During the last few months, the mainstream media have begun an important shift in the way descriptions and analyses of fundamental social issues are described.  Both the pandemic and now the nation-wide protests over police brutality have generated a new and emerging consensus that deserves our attention.  The most dramatic shift has come with how news anchors and reporters have talked about the police.  In the 1990s, the nation saw the filmed beating of Rodney King, followed by scores of bystander videos of subsequent victims.
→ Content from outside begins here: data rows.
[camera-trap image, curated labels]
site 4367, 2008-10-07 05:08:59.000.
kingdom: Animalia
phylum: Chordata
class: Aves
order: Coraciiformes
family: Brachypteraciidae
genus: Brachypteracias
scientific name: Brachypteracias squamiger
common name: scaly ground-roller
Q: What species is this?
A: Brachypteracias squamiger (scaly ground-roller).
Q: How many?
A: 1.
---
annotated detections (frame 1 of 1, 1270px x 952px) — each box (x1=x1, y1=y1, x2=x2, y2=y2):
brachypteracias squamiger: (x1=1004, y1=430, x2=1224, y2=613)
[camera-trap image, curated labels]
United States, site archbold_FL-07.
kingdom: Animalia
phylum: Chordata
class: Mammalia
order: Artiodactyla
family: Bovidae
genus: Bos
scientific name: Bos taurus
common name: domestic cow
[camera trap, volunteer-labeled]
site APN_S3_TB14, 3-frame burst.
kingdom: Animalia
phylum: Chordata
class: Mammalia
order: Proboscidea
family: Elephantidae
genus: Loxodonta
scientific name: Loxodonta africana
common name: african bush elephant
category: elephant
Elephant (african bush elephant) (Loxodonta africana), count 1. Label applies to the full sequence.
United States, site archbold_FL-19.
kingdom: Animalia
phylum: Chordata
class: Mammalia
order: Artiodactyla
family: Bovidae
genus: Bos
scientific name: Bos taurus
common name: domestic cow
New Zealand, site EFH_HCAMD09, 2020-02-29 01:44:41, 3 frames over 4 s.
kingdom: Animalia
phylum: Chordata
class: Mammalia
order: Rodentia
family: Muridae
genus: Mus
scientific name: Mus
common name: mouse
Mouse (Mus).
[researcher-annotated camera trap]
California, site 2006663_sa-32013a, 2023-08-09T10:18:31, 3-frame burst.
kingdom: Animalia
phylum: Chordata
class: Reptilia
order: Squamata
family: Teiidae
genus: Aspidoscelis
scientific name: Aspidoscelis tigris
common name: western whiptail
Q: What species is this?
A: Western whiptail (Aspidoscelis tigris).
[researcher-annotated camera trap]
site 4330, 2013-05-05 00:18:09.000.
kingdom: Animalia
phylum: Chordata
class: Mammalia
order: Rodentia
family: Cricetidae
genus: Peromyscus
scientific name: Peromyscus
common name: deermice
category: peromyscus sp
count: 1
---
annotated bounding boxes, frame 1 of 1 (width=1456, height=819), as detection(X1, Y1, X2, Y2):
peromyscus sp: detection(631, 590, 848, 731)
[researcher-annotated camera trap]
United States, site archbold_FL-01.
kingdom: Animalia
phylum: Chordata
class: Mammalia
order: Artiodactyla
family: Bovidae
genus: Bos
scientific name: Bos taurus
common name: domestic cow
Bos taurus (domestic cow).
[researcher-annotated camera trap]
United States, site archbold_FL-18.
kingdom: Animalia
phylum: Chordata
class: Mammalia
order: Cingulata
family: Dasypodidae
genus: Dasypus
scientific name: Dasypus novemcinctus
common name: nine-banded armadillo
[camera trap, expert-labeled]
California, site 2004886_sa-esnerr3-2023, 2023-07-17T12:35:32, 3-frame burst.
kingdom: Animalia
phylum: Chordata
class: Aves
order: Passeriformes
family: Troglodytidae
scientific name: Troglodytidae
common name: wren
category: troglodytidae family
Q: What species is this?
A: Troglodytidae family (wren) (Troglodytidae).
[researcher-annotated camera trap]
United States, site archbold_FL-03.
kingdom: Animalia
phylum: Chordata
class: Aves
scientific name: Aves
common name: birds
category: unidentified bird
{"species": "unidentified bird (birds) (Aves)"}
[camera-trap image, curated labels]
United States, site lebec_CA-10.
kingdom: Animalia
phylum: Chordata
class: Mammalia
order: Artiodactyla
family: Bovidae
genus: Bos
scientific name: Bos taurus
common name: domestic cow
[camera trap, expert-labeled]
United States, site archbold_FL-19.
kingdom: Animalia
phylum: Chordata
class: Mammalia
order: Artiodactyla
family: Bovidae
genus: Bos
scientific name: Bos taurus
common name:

These scenes were almost uniformly reported as a result of “a few bad apples” or “rogue cops”.  For three decades, this view has completely dominated the airwaves, even as black and brown communities have cried out about the common, routinized nature of abusive policing.  With the nine-minute filming of George Floyd’s excruciating death by asphyxiation, we are now hearing for the first time how this is systemic to policing.  Simultaneously, we have a parallel convergence with the reporting of how African Americans have had far greater percentages of Covid-19 deaths than the general population.  In the first reports, the media were simply announcing the differential rates.  But after a few weeks, news anchors and reporters had shifted over to attempted explanations – and now there is an emerging consensus across the networks: the problem is systemic, e.g., our health care system, linking health insurance to employment, is deeply flawed and this flaw explains the far greater toll on black and brown members of the society.  

So how is it that we have shifted from “idiosyncratic” to systemic?  No one source or no simple combination of factors can provide an explanation.  But just as there has been a convergence between accounts of relative health vulnerability to the pandemic with accounts of relative vulnerability to abusive policing, -- it is also the case that there has been a convergence of varying but complementary accounts of systemic forces that have shaped race, class, gender and cultural patterns, practices, and outcomes.  Because of the American Cultures requirement, every student who graduated from UC Berkeley has had to take a course that had comparative content between subpopulations of American Society.  That means that, over the last 30 years, approximately 1 million students were exposed to a comparative framework for understanding the structural forces shaping the nation’s stratification system.  But Berkeley was not alone.  Many colleges and universities adopted some version of the Berkeley model, with thousands more students being exposed to analyses of systemic differences in treatment, and access to political and economic resources.  Recently, the New York Times 1619 project has been another complementary force helping to produce a cultural shift – i.e., in focusing on the systemic character of racism as the “original sin” built into the national fabric.  It is not uncommon now to hear news anchors begin coverage of both differential access to health resources and abusive policing with, “for 400 years:…”  Finally, during the last two decades, we have had a plethora of books reinterpreting US history, especially with a renewed view of the role of the cotton industry.  While there is no way to quantify or precisely assess the role that the American Cultures Center has played in helping to re-shape this national dialogue, it is fair to say that it has influenced the shifting zeitgeist.  So what is next?  Having now laid the groundwork and the framework for an analysis of the systemic nature of stratification, the next phase is to propose specific systemic reforms.  Highest on the list of policing reform are two items.  The first is the change in rules about when and how police can use force, but this is ultimately tied to a second reform, which is the creation of civilian review boards with real authority to discipline.  As for what the pandemic has so starkly revealed – the need for a health insurance system for all.